How can KIS be so quiet around this pandemonium?

You might have been a third-person all along, an observer, but now it’s impossible to not feel a part of this nightmarish reality.

The reality goes beyond just the immigration ban — which has already caused chaos in the airports, universities, businesses that employ immigrants, the White House, and the relevant countries around the world, including Iran and Australia, whose relationships with the United States have become tangled and knotted. The reality lies in the future, when Donald Trump will continue to violate the Constitution, basic human rights, and repeat his lies that his immigration ban is nothing worse than Barack Obama’s 2011 policy — which may become a truth after a long enough time.

As Trevor Noah of The Daily Show put it, we will all have to live in “Donald Trump’s reality” and his own truth.

According to Michelle Mark at Business Insider (1), Obama’s 2011 policy of temporary immigration ban on Iraqi refugees was a response to a particular event; two men were “suspected of making bombs to target American troops in Iraq.” On the other hand, Trump’s immigration ban is much broader and ambiguous. In an extreme sense, it’s fascism at work. Federal judge James Robart at Seattle has responded by temporarily blocking Donald Trump’s executive order on an immigration ban (2) (the block which Donald Trump condemned). Yet the decision has yet to calm the reality; people around the world, from New York to London, are still protesting and screaming at the deaf leaders of America, and at the silent “majority” of those who voted Donald Trump.
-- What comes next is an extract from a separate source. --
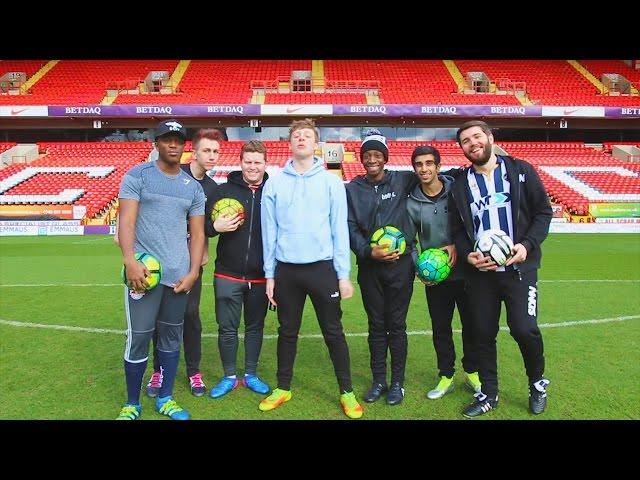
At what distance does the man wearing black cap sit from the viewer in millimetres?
3369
It’s a manifestation of an unbelievable pattern — the silent majority drowned South Korea in corruption and opened the gate for Brexit. With the silent majority, the ones with power are unstoppable; Trump effortlessly fired the acting attorney general, and here in South Korea, the Blue House has refused the special prosecutors’ search. Journalists have ceased being impartial in addressing those silent majorities. Perhaps upon an incredible injustice, journalists rise above their role as watchdogs and adopt the duty of social justice fighters.
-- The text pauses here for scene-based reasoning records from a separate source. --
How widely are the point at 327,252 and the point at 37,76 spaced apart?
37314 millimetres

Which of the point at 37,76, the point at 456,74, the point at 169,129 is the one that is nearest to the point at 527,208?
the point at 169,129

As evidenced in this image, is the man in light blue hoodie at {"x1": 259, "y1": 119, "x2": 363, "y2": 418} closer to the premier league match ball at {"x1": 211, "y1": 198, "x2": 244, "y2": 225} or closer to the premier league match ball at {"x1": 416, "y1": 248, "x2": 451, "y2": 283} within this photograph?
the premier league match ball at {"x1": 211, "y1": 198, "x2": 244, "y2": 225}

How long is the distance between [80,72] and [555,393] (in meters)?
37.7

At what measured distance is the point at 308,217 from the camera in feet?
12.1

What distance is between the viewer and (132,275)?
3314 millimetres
And perhaps KIS can adopt this duty as well. Among a variety of academics and extracurriculars here at KIS, real social activism seems nonexistent. This holds true regarding the immigration ban, Brexit, and the corruption scandal in this very country. KIS students can read the news and hear the stories; they can even write. But they don’t speak up. See, we are a very rich high school — in finance and in knowledge. We can use both of them to make a legitimate impact around the world by protesting against injustices. A united KIS would be quite a force.
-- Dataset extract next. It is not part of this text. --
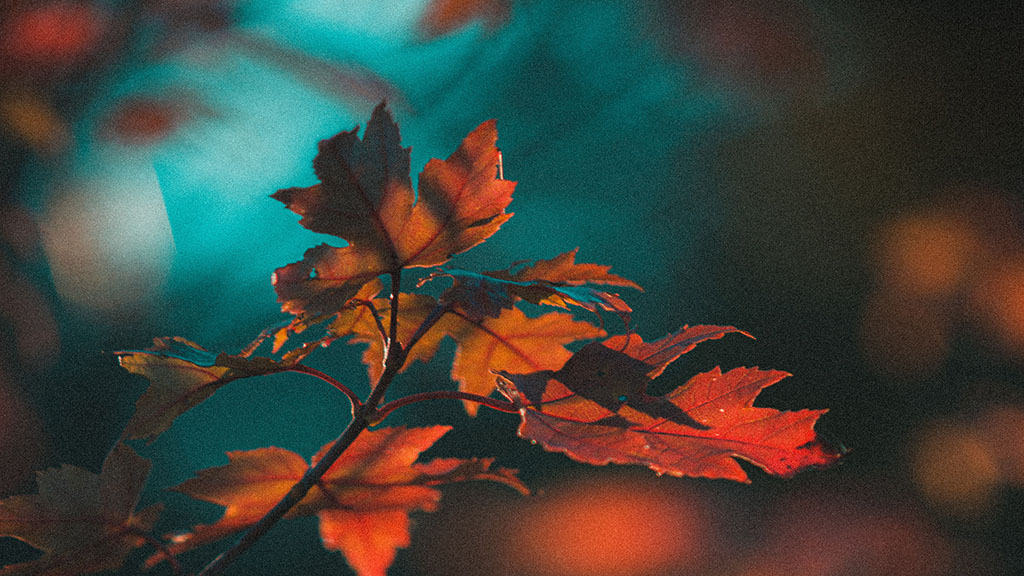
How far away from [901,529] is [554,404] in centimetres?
150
That may sound funny to people who have yet to realize the privilege that they are born with, and the misfortune that others have to live with — misfortune that chokes them and prevents them from crying out for help.

Trevor Noah humorously remarked that the immigration ban helped unite Muslims and other Americans, especially at the airport, where Muslims prayed as a group and were applauded. Taking inspiration from this ray of light in midst of darkness, perhaps KIS can be a guiding light and a voice for the unfortunate people around the world.